His finger then panned to the image of the mismatched deity. “This is Tezcatlipoca, the deceiver, the trickster. He is known as the lord of the near and the nigh because he fools the sons of Earth with illusions, he pulls them into the nonsense of the nigh. I’m afraid Damon was one of the sons who got lured away.”
(
Mary had never been a believer in prescience of any sort. Why, then, was Gaza’s tapestry of Tezcatlipoca seemingly familiar? Why had she experienced pangs of nostalgia at the sight of the patchwork grotesque? Because Damon had often summoned Tezcatlipoca, years ago, that’s why. He’d raised the trickster with crepe paper and crayon wax and clay. Hoping to foster their son’s broad and deep creative streak, Mary and Whitley had bought him an easel and a desk, crayons and modelling tools and paints. Damon was enrolled in a children’s art programme through a local gallery. He had trouble distinguishing between what the students were asked to draw and what he thought they should look like. Damon’s paintings of sunflowers incorporated furniture, human faces, starscapes, words, animals.
Imagination was all well and good, but Damon’s instructor had expressed concern that these hodgepodge creations might be snapshots of the way Damon perceived the world . . .)
“What are you telling me?” Mary had finally muttered to Gaza.
“That your son has gone far from this place, which was once his home. He came from Canada to learn with me, to know the mysteries of the Serpent-Creator, but what I had to teach and what Damon wanted to learn ended up being two very different things. He didn’t want the truth about transformation and change that Quetzalcoatl represents, he only wanted the mask. Tezcatlipoca’s glamour was just too tempting for Damon. He was led astray, tricked.

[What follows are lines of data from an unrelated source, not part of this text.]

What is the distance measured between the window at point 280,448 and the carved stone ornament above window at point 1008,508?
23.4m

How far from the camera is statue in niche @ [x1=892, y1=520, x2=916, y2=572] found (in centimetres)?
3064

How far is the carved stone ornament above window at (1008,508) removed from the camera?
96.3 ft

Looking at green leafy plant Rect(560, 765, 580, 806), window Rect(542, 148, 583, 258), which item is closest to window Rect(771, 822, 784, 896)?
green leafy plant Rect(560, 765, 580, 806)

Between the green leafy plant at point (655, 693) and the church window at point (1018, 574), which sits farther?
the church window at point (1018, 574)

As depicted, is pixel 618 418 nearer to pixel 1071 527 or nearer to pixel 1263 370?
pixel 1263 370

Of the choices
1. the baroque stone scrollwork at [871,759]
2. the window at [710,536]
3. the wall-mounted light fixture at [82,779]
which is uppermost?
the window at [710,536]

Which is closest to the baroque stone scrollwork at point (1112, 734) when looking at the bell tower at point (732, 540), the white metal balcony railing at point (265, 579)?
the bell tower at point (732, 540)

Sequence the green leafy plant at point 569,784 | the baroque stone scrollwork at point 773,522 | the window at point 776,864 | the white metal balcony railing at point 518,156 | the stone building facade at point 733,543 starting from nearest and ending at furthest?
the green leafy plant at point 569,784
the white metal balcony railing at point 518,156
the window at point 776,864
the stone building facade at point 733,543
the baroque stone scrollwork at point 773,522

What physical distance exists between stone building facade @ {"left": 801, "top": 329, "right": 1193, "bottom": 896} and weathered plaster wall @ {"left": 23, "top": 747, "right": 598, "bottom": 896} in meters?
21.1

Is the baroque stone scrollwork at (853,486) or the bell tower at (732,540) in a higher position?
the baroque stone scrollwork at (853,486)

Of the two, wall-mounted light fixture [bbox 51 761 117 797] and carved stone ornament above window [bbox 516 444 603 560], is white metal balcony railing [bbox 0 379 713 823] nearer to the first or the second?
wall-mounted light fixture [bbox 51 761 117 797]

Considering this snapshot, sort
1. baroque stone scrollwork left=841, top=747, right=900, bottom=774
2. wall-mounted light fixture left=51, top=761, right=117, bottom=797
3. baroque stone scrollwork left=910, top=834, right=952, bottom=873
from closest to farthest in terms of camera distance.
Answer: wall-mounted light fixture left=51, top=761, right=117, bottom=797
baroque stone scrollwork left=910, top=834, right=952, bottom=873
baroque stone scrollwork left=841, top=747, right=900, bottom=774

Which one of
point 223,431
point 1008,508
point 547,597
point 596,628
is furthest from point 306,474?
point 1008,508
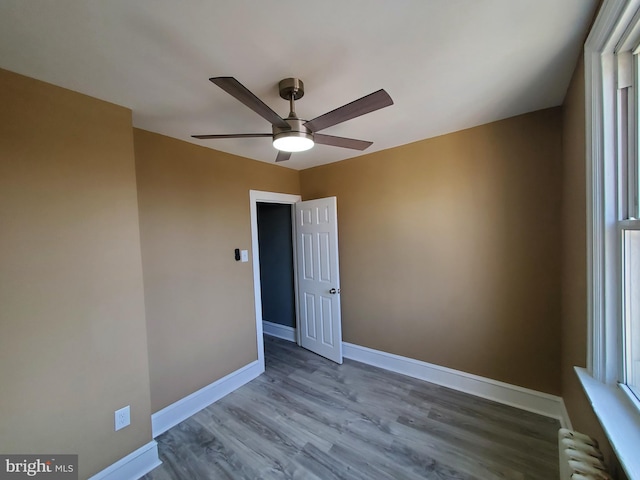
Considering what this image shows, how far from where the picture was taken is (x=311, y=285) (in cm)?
328

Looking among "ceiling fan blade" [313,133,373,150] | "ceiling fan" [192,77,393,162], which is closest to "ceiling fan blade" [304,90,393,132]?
"ceiling fan" [192,77,393,162]

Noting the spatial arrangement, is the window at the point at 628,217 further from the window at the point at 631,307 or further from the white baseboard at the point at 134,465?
the white baseboard at the point at 134,465

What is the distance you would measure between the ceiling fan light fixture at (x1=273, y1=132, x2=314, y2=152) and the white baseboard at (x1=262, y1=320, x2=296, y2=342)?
295 centimetres

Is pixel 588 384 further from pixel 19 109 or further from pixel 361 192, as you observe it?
pixel 19 109

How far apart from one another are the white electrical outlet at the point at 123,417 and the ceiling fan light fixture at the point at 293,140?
1.96m

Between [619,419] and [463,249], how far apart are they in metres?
1.53

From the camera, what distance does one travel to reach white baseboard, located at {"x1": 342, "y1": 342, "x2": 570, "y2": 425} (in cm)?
200

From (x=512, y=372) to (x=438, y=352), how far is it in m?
0.59

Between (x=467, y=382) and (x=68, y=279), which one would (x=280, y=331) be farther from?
(x=68, y=279)

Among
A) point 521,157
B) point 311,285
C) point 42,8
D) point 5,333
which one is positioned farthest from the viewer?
point 311,285

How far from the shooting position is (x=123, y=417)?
161 centimetres

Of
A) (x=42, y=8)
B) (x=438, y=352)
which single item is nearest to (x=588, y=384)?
(x=438, y=352)

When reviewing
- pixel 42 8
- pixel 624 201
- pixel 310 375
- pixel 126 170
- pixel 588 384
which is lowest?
pixel 310 375

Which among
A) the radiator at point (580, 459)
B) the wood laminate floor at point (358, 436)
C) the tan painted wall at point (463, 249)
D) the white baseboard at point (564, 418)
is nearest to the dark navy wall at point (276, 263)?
the tan painted wall at point (463, 249)
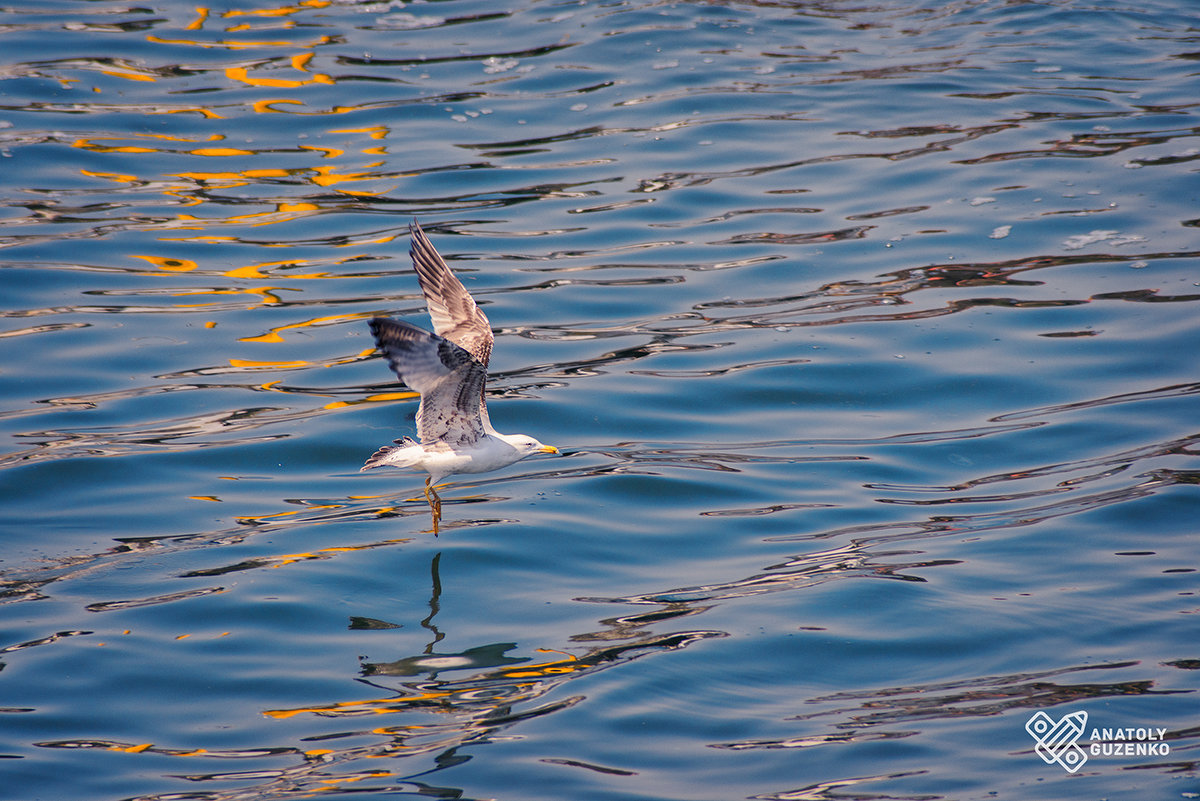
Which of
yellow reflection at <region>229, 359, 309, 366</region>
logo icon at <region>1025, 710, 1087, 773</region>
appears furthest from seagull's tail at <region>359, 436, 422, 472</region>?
logo icon at <region>1025, 710, 1087, 773</region>

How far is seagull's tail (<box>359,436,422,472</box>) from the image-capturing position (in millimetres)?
6939

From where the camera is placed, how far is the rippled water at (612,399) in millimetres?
6133

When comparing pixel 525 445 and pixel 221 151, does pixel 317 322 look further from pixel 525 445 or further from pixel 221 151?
pixel 221 151

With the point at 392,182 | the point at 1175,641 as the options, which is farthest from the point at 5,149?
the point at 1175,641

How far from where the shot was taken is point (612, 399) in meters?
9.79

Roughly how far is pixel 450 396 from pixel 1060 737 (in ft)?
13.0

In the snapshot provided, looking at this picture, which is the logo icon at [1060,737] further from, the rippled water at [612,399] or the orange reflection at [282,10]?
the orange reflection at [282,10]

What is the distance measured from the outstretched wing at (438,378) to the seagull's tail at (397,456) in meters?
0.11

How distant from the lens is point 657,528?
8250 millimetres

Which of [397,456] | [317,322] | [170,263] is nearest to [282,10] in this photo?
[170,263]

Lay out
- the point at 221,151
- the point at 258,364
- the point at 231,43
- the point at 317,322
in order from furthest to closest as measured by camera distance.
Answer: the point at 231,43
the point at 221,151
the point at 317,322
the point at 258,364

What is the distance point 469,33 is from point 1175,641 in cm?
1345

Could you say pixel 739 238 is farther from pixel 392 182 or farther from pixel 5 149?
pixel 5 149

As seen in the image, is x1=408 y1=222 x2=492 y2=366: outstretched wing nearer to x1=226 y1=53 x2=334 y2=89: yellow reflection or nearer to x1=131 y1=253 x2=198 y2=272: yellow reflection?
Result: x1=131 y1=253 x2=198 y2=272: yellow reflection
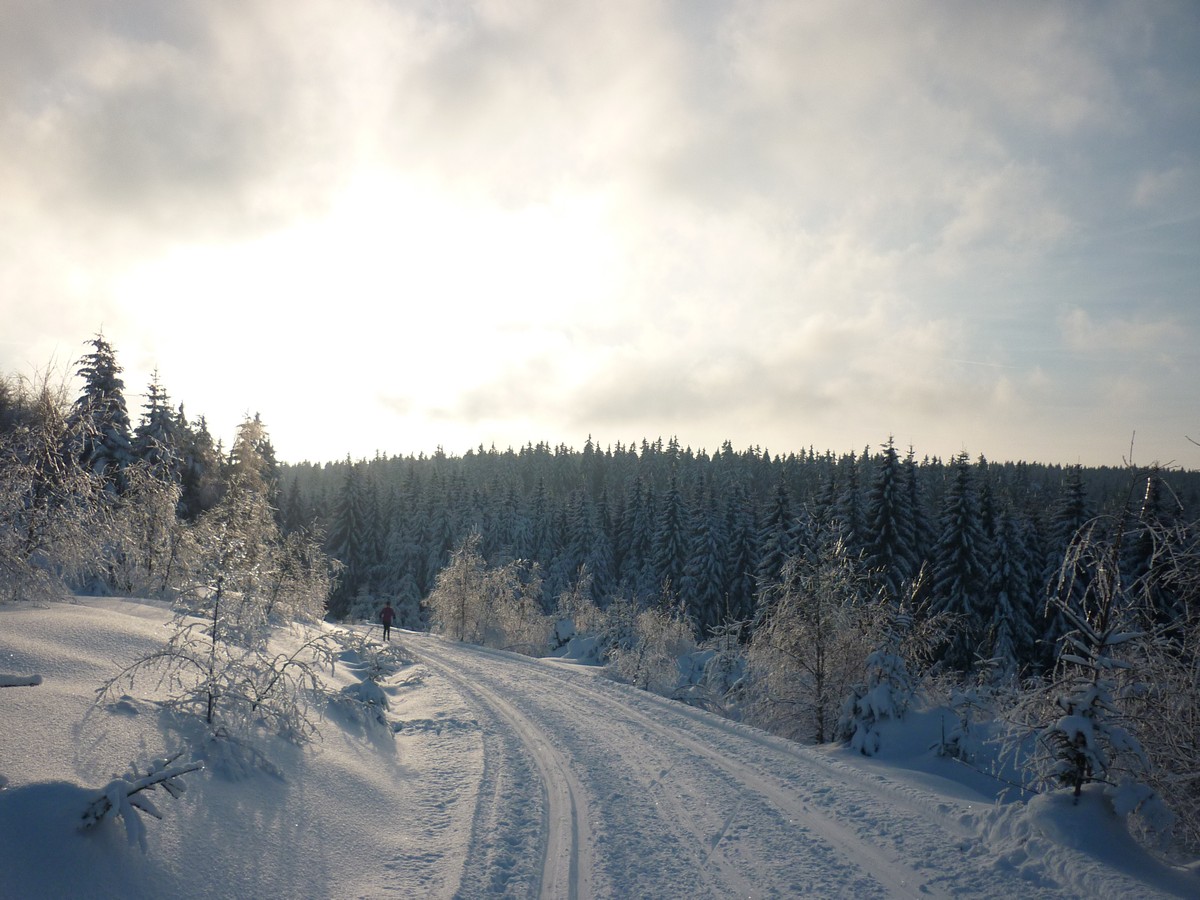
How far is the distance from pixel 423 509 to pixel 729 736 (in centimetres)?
6647

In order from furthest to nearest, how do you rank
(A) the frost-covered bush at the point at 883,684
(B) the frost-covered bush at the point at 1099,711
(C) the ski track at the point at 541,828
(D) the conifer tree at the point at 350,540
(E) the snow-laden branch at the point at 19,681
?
(D) the conifer tree at the point at 350,540
(A) the frost-covered bush at the point at 883,684
(B) the frost-covered bush at the point at 1099,711
(C) the ski track at the point at 541,828
(E) the snow-laden branch at the point at 19,681

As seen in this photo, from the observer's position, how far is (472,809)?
823cm

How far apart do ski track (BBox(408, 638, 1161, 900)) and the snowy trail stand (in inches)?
0.8

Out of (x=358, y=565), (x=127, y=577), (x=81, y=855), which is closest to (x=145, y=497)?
(x=127, y=577)

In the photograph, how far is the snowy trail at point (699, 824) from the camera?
6266mm

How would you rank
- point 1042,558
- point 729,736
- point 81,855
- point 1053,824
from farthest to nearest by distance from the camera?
point 1042,558
point 729,736
point 1053,824
point 81,855

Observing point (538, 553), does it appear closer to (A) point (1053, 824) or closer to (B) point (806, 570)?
(B) point (806, 570)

“He fell in with a group of Trickster devotees, followers of Tezcatlipoca. These people, they take all things at face value. They feel that the mask is more important than the soul behind it, that there is nothing more sacred than lies and illusions.”
“You mean they believe that illusions are real?”
“Not exactly. They promote something worse than that. They believe that in the end, distinctions do not matter, that everything is a lie and true all at once.”
Mary had studied Gaza’s photo again before pocketing it and exiting the trailer with a terse “Thank you.”